This easy method of simmering browned chicken thighs in a soy-and-honey sauce makes them taste like they’ve been marinating all day. You can use boneless skinless chicken breasts instead, if you like, but you will need to cut them into 1-inch-thick slices and cook them less. Chinese black vinegar has a particular sharpness that’s wonderful in this sauce, but regular wine vinegar makes a fine substitute. If you want a milder salad, remove the seeds from the chile before slicing.


Using a microplane, finely grate the zest of 1 orange into a liquid measuring cup; reserve. Using a paring knife, cut away the pith and peel from both oranges. Thinly slice crosswise, then cut the slices into quarters. Add the oranges to a medium bowl. Roughly chop or slice the cucumbers and add them to the bowl along with the cilantro and chile. Add 2 tablespoons vinegar and 1 tablespoon olive oil, season with salt and pepper, then toss to combine. Let stand while you cook the chicken.


Heat the remaining 1 tablespoon olive oil in a large nonstick skillet over medium-high heat. Add the chicken thighs to the skillet in one layer; they will be crowded and that’s OK. Cook, undisturbed, until a golden brown crust forms on the chicken, about 8 minutes.

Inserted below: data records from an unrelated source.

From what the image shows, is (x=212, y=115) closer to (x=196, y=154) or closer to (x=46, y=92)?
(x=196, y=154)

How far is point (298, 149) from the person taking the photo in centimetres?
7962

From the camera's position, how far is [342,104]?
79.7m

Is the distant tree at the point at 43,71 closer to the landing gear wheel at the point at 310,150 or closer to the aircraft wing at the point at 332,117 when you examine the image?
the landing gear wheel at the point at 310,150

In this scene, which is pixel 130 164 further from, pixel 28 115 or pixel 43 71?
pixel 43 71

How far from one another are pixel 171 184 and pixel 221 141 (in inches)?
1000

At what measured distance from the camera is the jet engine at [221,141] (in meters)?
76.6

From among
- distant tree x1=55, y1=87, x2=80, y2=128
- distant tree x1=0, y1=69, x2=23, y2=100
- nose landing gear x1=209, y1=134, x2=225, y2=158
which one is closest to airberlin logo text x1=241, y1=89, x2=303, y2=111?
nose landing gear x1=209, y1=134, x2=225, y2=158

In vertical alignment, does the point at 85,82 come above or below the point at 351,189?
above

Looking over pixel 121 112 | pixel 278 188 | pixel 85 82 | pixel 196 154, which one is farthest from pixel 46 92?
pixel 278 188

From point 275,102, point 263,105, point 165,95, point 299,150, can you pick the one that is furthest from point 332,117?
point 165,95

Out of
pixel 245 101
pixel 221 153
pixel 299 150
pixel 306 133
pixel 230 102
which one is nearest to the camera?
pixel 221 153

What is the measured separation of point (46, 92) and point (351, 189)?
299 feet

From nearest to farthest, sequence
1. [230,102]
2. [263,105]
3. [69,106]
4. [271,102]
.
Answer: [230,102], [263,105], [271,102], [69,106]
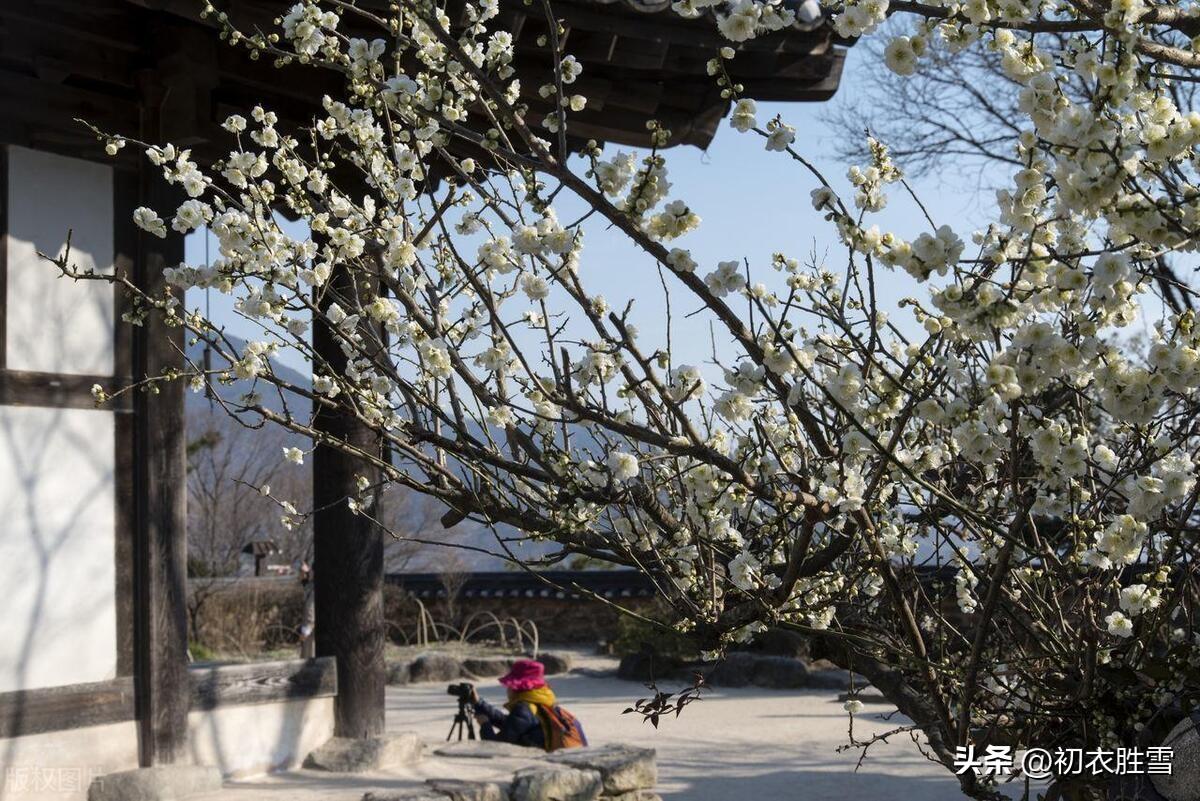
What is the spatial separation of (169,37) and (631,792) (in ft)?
13.8

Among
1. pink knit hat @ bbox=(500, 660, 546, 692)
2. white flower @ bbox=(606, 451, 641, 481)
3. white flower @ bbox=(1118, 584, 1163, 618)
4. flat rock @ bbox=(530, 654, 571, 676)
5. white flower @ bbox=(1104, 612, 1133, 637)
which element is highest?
white flower @ bbox=(606, 451, 641, 481)

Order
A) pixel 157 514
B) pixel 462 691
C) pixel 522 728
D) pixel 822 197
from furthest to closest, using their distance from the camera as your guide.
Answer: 1. pixel 462 691
2. pixel 522 728
3. pixel 157 514
4. pixel 822 197

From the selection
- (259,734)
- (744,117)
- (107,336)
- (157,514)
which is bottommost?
(259,734)

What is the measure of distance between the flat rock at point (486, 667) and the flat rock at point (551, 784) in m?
8.70

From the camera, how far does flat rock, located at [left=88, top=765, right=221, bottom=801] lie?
5047 millimetres

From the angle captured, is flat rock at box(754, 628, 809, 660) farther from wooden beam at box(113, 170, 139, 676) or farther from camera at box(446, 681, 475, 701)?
wooden beam at box(113, 170, 139, 676)

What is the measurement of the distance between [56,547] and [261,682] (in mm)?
1427

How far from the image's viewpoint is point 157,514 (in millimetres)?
5410

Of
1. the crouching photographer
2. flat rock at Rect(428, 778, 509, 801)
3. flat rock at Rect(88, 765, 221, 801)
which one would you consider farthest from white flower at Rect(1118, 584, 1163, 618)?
the crouching photographer

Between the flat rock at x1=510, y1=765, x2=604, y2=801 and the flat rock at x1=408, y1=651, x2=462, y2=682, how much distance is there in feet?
27.9

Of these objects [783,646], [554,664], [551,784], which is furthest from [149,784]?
[783,646]

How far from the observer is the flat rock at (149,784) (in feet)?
16.6

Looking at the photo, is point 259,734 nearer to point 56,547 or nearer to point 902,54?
point 56,547

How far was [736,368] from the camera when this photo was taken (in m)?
2.22
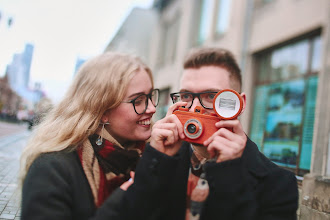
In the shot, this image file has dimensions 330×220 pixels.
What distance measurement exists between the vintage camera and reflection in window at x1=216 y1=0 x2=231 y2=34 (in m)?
7.75

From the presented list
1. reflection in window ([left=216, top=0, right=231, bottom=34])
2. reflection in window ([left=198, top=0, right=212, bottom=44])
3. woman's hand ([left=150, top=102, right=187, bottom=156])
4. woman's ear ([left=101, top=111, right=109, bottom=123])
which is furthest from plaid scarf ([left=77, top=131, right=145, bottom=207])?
reflection in window ([left=198, top=0, right=212, bottom=44])

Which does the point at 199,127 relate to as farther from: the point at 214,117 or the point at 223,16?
the point at 223,16

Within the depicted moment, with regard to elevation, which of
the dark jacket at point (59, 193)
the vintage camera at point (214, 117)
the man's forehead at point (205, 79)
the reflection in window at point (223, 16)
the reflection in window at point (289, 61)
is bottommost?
the dark jacket at point (59, 193)

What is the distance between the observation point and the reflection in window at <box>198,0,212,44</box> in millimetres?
9827

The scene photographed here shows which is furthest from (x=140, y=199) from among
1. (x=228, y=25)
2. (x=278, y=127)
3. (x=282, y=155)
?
(x=228, y=25)

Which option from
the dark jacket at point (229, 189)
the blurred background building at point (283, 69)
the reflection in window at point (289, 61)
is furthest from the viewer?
the reflection in window at point (289, 61)

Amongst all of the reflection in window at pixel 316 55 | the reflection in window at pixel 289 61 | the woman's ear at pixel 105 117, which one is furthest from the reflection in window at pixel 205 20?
the woman's ear at pixel 105 117

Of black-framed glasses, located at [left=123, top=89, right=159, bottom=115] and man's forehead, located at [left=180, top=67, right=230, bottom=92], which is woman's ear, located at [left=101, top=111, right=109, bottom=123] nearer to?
black-framed glasses, located at [left=123, top=89, right=159, bottom=115]

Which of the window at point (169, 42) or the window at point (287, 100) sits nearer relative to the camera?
the window at point (287, 100)

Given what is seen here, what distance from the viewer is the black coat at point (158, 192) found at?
1313mm

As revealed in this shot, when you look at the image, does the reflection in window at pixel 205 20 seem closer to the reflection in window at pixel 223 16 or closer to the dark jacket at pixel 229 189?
the reflection in window at pixel 223 16

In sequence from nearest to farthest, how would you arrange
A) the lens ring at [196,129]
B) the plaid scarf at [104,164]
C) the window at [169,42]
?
the lens ring at [196,129] → the plaid scarf at [104,164] → the window at [169,42]

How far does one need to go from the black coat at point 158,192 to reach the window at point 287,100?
129 inches

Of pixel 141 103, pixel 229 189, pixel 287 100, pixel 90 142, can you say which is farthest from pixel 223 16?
pixel 229 189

Meanwhile, pour the soy sauce and water into the reserved measuring cup with the orange zest. Add the remaining 2 tablespoons vinegar, the honey and sesame seeds, and stir to dissolve the honey into the sauce.


Flip the chicken thighs, then pour the sauce around the chicken; it should immediately come to a boil. Continue cooking the chicken, using tongs to occasionally turn the thighs in the simmering sauce to ensure they’re coated all over, until the sauce is reduced to a thick but still spoonable glaze and the chicken is cooked through, about 6 minutes longer. Remove the skillet from the heat.


Divide the cucumber and orange salad among 4 serving plates, then divide the chicken among the plates. Spoon any sauce left in the skillet over the chicken and sprinkle with more sesame seeds to serve.

Make it vegan
In place of the chicken, use two 14- to 16-ounce packages extra-firm tofu, drained, pressed and cut into 1-inch-thick squares.